When he stepped in the door, everybody was looking peeved, probably because Lippy was banging away at "My Bonnie Lies Over the Ocean," a song that he loved to excess and played as if he hoped it could be heard in the capital of Mexico. Xavier Wanz, the little Frenchman who owned the place, was nervously wiping his tables with a wet rag. Xavier seemed to think keeping the tables well wiped was the crucial factor in his business, though Augustus was often forced to point out to him that such a view was nonsense. Most of the patrons of the Dry Bean were so lacking in fastidiousness that they wouldn't have noticed a dead skunk on the tables, much less a few crumbs and spilled drinks.
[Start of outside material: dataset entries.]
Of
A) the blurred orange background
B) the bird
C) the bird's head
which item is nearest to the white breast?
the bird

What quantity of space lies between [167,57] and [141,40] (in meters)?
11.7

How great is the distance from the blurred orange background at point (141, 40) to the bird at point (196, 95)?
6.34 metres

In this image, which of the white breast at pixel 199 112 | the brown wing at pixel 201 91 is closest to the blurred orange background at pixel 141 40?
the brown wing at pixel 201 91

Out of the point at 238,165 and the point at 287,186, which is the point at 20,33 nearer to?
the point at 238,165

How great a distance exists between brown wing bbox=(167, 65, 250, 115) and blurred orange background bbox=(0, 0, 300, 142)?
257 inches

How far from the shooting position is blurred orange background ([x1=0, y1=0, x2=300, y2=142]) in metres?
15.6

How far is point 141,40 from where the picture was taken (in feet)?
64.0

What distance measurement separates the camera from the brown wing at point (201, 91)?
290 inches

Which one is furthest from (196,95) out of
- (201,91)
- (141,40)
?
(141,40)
Xavier himself had a near-monopoly on fastidiousness in Lonesome Dove. He wore a white shirt the year round, clipped his little mustache once a week and even wore a bow tie, or, at least, a black shoestring that did its best to serve as a bow tie. Some cowpoke had swiped Xavier's last real bow tie, probably meaning to try and impress some girl somewhere up the trail. Since the shoestring was limp, and not stiff like a bow tie should be, it merely added to the melancholy of Xavier's appearance, which would have been melancholy enough without it. He had been born in New Orleans and had ended up in Lonesome Dove because someone had convinced him Texas was the land of opportunity. Though he soon discovered otherwise, he was too proud or too fatalistic to attempt to correct his mistake. He approached day-to-day life in the Dry Bean with a resigned temper, which on occasion stopped being resigned and became explosive. When it exploded, the placid air was apt to be rent by Creole curses.

"Good evening, my good friend," Augustus said. He said it with as much gravity as he could muster, since Xavier appreciated a certain formality.

In return, Xavier nodded stiffly. It was hard to extend the amenities when Lippy was at the height of a performance.